Merge pull request #4764 from abergeron/dnn_f16

Float16 convolutions

Merge pull request #4764 from abergeron/dnn_f16
d5373b57 · Frédéric Bastien · GitHub · cb6c5b9c · ed9b3cf2 · d5373b57
--- a/theano/configdefaults.py
+++ b/theano/configdefaults.py
@@ -345,8 +345,9 @@ AddConfigVar('dnn.conv.algo_bwd_filter',
 AddConfigVar('dnn.conv.precision',
             "Default data precision to use for the computation in cuDNN "
             "convolutions (defaults to the same dtype as the inputs of the "
-             "convolutions).",
-             EnumStr('as_input', 'float16', 'float32', 'float64'),
+             "convolutions, or float32 if inputs are float16).",
+             EnumStr('as_input_f32', 'as_input', 'float16', 'float32',
+                     'float64'),
             in_c_key=False)



--- a/theano/gpuarray/dnn.py
+++ b/theano/gpuarray/dnn.py
@@ -393,6 +393,8 @@ _one = constant(numpy.asarray(1.0, dtype='float64'))
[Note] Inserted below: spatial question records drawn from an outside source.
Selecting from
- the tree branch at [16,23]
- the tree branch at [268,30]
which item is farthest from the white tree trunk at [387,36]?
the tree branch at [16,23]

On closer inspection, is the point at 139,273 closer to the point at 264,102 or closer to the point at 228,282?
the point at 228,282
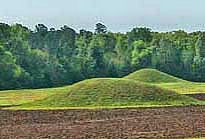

 def ensure_dt(val, default, name, dtype):
+    if dtype == 'float16':
+        dtype = 'float32'
    if val is None:
        val = default.clone()
    if not isinstance(val, Variable):
@@ -422,7 +424,7 @@ class GpuDnnConv(DnnBase):
        Default is the value of :attr:`config.dnn.conv.algo_fwd`.

    """
-
+    _f16_ok = True
    __props__ = ('algo', 'inplace')

    def __init__(self, algo=None, inplace=False):
@@ -437,22 +439,6 @@ class GpuDnnConv(DnnBase):
        if self.inplace:
            self.destroy_map = {0: [2]}

-        if version() < 3000:
-            if self.algo == 'fft':
-                raise RuntimeError("cuDNN FFT convolution requires cuDNN v3")
-            elif self.algo in ['guess_once', 'guess_on_shape_change']:
-                raise RuntimeError("cuDNN selection of convolution "
-                                   "implementation based on heuristics "
-                                   "requires cuDNN v3")
-            elif self.algo in ['time_once', 'time_on_shape_change']:
-                raise RuntimeError("cuDNN convolution timing requires cuDNN v3")
-
-        # The fft_tiling implementation is only available from cuDNN V4 onward
-        if version() < 4000:
-            if self.algo == 'fft_tiling':
-                raise RuntimeError("cuDNN tiled-FFT convolution requires "
-                                   "cuDNN v4 or more recent")
-
        if version() < 5000 and self.algo == 'winograd':
            raise RuntimeError("cuDNN winograd convolution requires "
                               "cuDNN v5 or more recent")
@@ -488,7 +474,6 @@ class GpuDnnConv(DnnBase):
        elif self.algo == 'fft':
            alg = 'CUDNN_CONVOLUTION_FWD_ALGO_FFT'
        elif self.algo == 'fft_tiling':
-            # need v4
            alg = 'CUDNN_CONVOLUTION_FWD_ALGO_FFT_TILING'
        elif self.algo == 'winograd':
            # need v5
@@ -605,7 +590,7 @@ class GpuDnnConvGradW(DnnBase):
        Default is the value of :attr:`config.dnn.conv.algo_bwd_filter`.

    """
-
+    _f16_ok = True
    __props__ = ('algo', 'inplace')

    def __init__(self, inplace=False, algo=None):
@@ -650,26 +635,23 @@ class GpuDnnConvGradW(DnnBase):
        if self.inplace:
            defs.append(('CONV_INPLACE', '1'))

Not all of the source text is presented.